*** Opening Information supplied ***
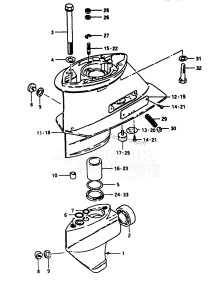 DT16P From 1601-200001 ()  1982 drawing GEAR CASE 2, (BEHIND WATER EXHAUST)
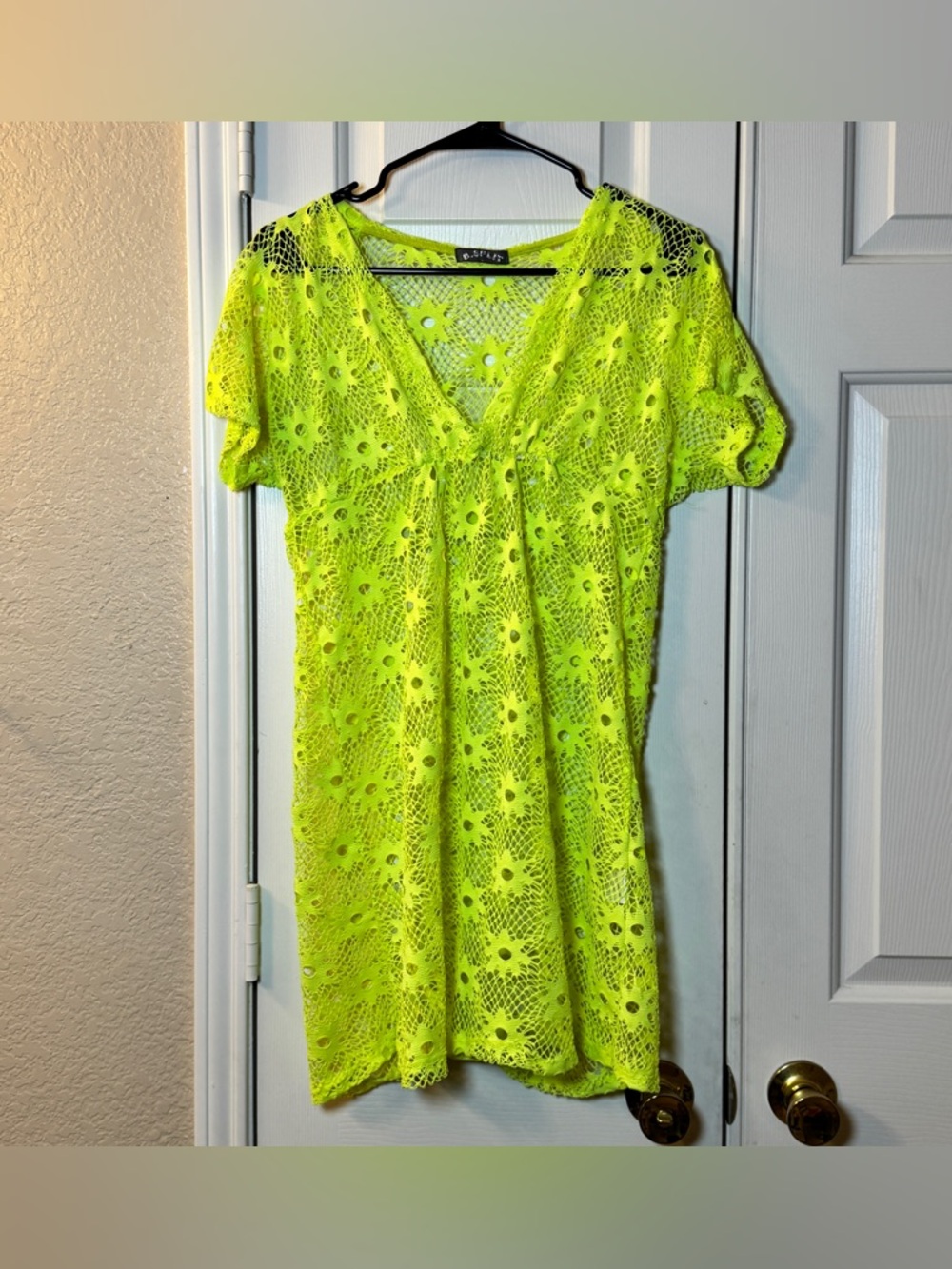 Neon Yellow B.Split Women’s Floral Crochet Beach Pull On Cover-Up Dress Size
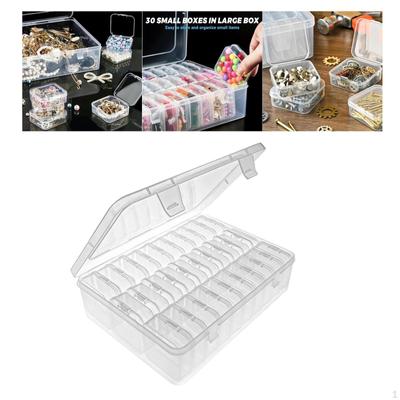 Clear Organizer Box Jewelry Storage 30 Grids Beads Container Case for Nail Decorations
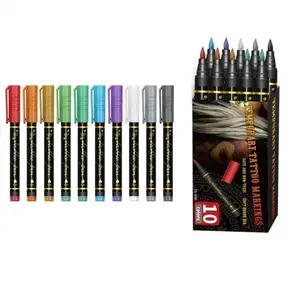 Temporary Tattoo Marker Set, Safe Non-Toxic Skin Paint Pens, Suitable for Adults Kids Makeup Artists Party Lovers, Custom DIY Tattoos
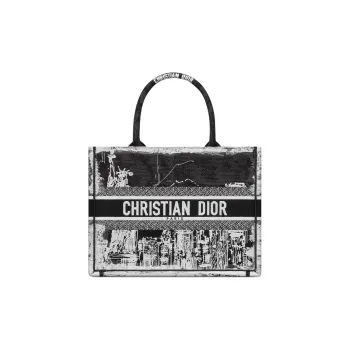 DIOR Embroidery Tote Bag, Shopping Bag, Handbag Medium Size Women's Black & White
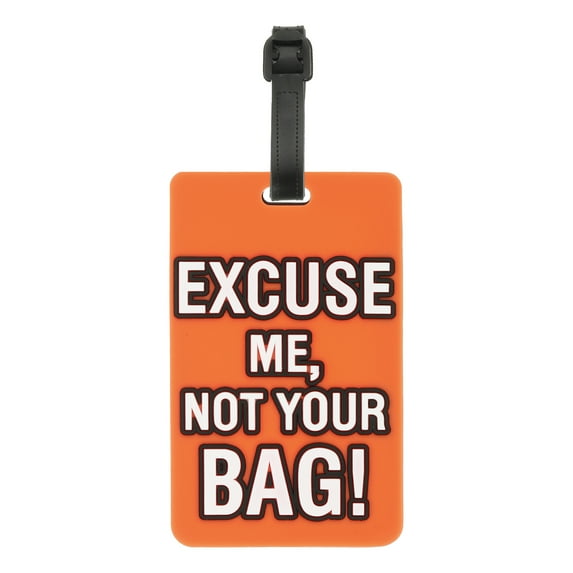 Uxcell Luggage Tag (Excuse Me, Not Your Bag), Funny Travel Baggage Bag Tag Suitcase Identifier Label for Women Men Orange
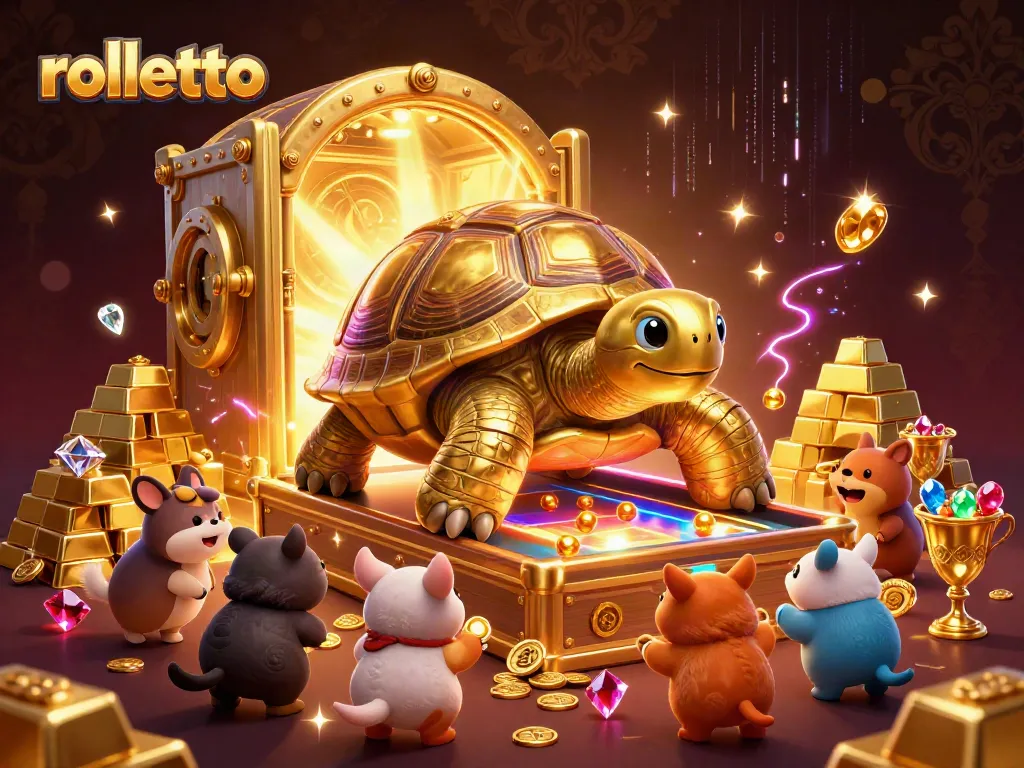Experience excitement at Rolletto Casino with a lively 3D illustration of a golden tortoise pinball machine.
*** Closing Information supplied ***
_Exercise prompt_
Rewrite every line of the records with "Size" switched to "Dimensions", leaving everything else the same and omitting the pictures.

_Written response_
 DT16P From 1601-200001 ()  1982 drawing GEAR CASE 2, (BEHIND WATER EXHAUST)
 Neon Yellow B.Split Women’s Floral Crochet Beach Pull On Cover-Up Dress Dimensions
 Clear Organizer Box Jewelry Storage 30 Grids Beads Container Case for Nail Decorations
 Temporary Tattoo Marker Set, Safe Non-Toxic Skin Paint Pens, Suitable for Adults Kids Makeup Artists Party Lovers, Custom DIY Tattoos
 DIOR Embroidery Tote Bag, Shopping Bag, Handbag Medium Dimensions Women's Black & White
 Uxcell Luggage Tag (Excuse Me, Not Your Bag), Funny Travel Baggage Bag Tag Suitcase Identifier Label for Women Men Orange
Experience excitement at Rolletto Casino with a lively 3D illustration of a golden tortoise pinball machine.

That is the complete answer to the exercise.